(EXERCISE DESCRIPTION): Pull out every line of the items below that contains the string "options" and copy each one in full. Case counts.

(DATA IN THIS EXERCISE):
----

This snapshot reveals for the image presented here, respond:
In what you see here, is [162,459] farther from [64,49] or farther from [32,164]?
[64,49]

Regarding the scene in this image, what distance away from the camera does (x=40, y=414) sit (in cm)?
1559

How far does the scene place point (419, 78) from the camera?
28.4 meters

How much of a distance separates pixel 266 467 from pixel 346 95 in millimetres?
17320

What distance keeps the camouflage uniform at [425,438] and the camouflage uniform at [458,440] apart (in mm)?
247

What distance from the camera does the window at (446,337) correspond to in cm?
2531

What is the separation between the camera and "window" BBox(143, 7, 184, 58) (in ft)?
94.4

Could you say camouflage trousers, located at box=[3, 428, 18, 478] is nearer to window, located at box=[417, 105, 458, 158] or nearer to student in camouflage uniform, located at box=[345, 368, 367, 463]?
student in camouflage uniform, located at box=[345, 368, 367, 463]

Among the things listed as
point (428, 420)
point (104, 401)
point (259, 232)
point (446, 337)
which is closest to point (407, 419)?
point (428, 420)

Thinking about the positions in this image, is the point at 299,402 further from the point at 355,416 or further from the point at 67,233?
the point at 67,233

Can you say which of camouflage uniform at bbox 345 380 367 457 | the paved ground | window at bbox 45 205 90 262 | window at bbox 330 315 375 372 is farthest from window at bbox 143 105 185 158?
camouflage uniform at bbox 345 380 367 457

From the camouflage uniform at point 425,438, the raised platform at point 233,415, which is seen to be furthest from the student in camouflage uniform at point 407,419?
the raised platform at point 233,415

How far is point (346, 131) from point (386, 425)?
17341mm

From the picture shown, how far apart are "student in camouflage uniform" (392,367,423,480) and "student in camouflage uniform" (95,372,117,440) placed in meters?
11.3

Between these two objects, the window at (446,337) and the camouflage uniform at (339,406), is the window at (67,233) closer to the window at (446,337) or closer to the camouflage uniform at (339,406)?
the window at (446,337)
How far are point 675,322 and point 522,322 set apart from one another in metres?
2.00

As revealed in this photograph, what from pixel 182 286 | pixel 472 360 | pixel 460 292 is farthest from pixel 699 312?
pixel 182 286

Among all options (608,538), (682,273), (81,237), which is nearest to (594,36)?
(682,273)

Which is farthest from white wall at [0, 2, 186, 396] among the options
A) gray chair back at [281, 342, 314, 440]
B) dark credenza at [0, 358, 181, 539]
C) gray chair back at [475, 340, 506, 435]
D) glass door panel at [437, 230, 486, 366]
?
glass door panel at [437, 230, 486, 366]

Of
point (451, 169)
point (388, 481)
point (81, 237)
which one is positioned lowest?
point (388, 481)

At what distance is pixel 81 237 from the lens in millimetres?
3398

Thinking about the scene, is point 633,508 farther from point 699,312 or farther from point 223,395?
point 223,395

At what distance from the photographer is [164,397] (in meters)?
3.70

----

(SOLVED PROBLEM):
Among all options (608,538), (682,273), (81,237), which is nearest to (594,36)?
Which is farthest from white wall at [0, 2, 186, 396] among the options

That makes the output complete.